• [EXERCISE]:
Rewrite all the records with "green foliage" renamed to "leafy shrub" and everything else unchanged. Leave out the pictures.

* begin ROWS *

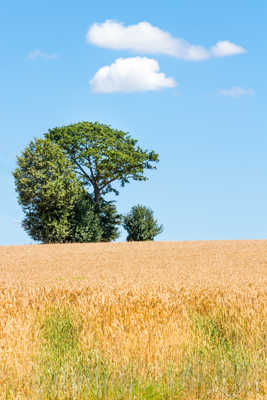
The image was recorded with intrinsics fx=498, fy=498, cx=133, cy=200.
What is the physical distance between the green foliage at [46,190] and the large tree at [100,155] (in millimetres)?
3047

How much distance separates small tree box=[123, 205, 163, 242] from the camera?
3905cm

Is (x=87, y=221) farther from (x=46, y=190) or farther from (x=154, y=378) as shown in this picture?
(x=154, y=378)

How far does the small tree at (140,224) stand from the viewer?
39.1m

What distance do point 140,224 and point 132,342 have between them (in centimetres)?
3275

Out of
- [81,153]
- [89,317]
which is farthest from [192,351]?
[81,153]

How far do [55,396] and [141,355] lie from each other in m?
1.26

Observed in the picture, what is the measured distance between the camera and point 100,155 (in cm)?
3959

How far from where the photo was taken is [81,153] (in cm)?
4006

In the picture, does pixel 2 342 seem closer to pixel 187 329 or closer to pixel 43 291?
pixel 43 291

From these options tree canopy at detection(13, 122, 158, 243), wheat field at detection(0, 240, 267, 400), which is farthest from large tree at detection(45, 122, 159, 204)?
wheat field at detection(0, 240, 267, 400)

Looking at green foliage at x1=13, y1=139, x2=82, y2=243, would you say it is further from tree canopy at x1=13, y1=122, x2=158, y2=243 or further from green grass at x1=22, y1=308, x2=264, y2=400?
green grass at x1=22, y1=308, x2=264, y2=400

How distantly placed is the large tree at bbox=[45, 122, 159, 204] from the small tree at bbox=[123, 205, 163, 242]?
276 cm

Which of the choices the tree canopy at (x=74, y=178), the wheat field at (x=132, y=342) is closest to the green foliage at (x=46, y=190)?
the tree canopy at (x=74, y=178)

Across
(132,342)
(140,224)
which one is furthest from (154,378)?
(140,224)
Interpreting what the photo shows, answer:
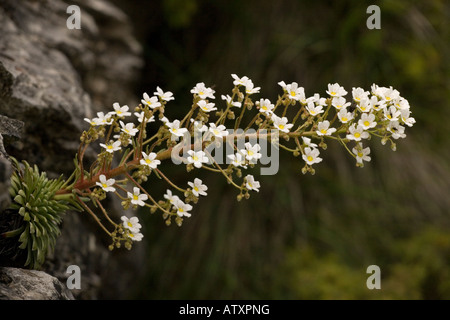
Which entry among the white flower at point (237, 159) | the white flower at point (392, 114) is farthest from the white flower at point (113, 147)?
the white flower at point (392, 114)

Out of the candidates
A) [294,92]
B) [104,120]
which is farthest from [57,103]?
[294,92]

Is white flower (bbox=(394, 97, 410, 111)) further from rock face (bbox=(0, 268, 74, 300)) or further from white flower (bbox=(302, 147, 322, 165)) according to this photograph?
rock face (bbox=(0, 268, 74, 300))

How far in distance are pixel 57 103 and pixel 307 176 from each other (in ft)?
6.27

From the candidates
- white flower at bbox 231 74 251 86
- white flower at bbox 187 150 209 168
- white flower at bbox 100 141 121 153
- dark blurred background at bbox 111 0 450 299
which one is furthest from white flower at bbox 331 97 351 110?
dark blurred background at bbox 111 0 450 299

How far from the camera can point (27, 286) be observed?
4.63 ft

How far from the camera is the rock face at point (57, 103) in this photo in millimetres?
1849

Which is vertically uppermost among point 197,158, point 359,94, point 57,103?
point 57,103

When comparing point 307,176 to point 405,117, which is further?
point 307,176

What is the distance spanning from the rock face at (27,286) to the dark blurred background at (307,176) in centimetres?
175

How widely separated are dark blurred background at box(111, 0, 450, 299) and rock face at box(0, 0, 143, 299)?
69 cm

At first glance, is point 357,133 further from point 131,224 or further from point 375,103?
point 131,224

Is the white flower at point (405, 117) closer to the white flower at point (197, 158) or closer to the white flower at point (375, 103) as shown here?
the white flower at point (375, 103)
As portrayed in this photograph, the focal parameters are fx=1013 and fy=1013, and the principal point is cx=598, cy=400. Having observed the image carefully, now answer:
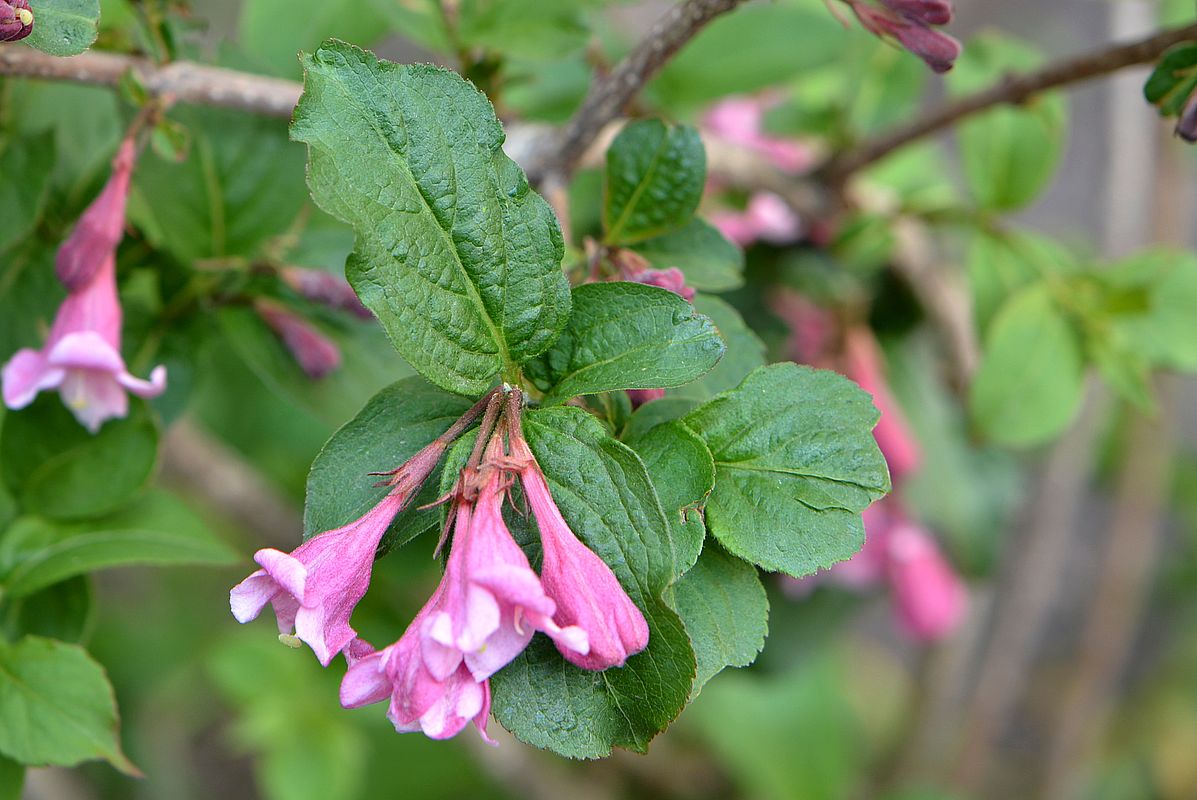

* end ROWS *

• [TASK SOLUTION]:
The image was recorded with intrinsics fx=498, fy=498, cx=133, cy=200.
What is the physical distance between the leafy shrub at [46,190] and the large tree at [100,155] (in millimetres)?
3047

How much distance separates small tree box=[123, 205, 163, 242] from the camera?
3905cm

Is (x=87, y=221) farther from (x=46, y=190) or farther from (x=154, y=378) as shown in this picture?
(x=154, y=378)

How far does the small tree at (140,224) stand from the viewer?
39.1m

What distance do point 140,224 and point 132,342 have between them (in centimetres)?
3275

Out of
- [81,153]
- [89,317]
which is farthest from [192,351]?
[81,153]

How far do [55,396] and [141,355] lie from each other in m?
1.26

Observed in the picture, what is the measured distance between the camera and point 100,155 (in cm)?
3959

How far from where the photo was taken is [81,153] (in cm)?
4006

In the picture, does pixel 2 342 seem closer to pixel 187 329 or closer to pixel 43 291?
pixel 43 291

From these options tree canopy at detection(13, 122, 158, 243), wheat field at detection(0, 240, 267, 400), which is farthest from large tree at detection(45, 122, 159, 204)?
wheat field at detection(0, 240, 267, 400)

Looking at leafy shrub at x1=13, y1=139, x2=82, y2=243, would you say it is further from tree canopy at x1=13, y1=122, x2=158, y2=243 or further from green grass at x1=22, y1=308, x2=264, y2=400?
green grass at x1=22, y1=308, x2=264, y2=400

How distantly placed is the large tree at bbox=[45, 122, 159, 204] from the small tree at bbox=[123, 205, 163, 242]?
276 cm

Which of the choices the tree canopy at (x=74, y=178), the wheat field at (x=132, y=342) is closest to the leafy shrub at (x=46, y=190)?
the tree canopy at (x=74, y=178)

Across
(132,342)
(140,224)
which one is furthest from (154,378)?
(140,224)
Interpreting what the photo shows, answer:
Which entry among the white flower at point (237, 159) | the white flower at point (392, 114) is farthest from the white flower at point (113, 147)?
the white flower at point (392, 114)

Out of the candidates
A) [294,92]
B) [104,120]
which is farthest from [57,103]?
[294,92]

Is white flower (bbox=(394, 97, 410, 111)) further from rock face (bbox=(0, 268, 74, 300)) or further from white flower (bbox=(302, 147, 322, 165)) according to this photograph?
rock face (bbox=(0, 268, 74, 300))

How far in distance are pixel 57 103 and pixel 307 176 from each other (in ft)?
6.27

From the candidates
- white flower at bbox 231 74 251 86
- white flower at bbox 187 150 209 168
- white flower at bbox 100 141 121 153
- dark blurred background at bbox 111 0 450 299
which one is furthest from white flower at bbox 331 97 351 110?
dark blurred background at bbox 111 0 450 299

How far from the camera can point (27, 286) be observed?
4.63 ft

How far from the camera is the rock face at point (57, 103) in this photo in millimetres?
1849

Which is vertically uppermost among point 197,158, point 359,94, point 57,103?
point 57,103

When comparing point 307,176 to point 405,117, which is further?
point 307,176

What is the distance spanning from the rock face at (27,286) to the dark blurred background at (307,176) in centimetres?
175

How widely separated are dark blurred background at box(111, 0, 450, 299) and rock face at box(0, 0, 143, 299)?
69 cm

At first glance, is point 357,133 further from point 131,224 or further from point 375,103?
point 131,224

Is the white flower at point (405, 117) closer to the white flower at point (197, 158) or closer to the white flower at point (375, 103) as shown here?
the white flower at point (375, 103)
As portrayed in this photograph, the focal parameters are fx=1013 and fy=1013, and the principal point is cx=598, cy=400. Having observed the image carefully, now answer:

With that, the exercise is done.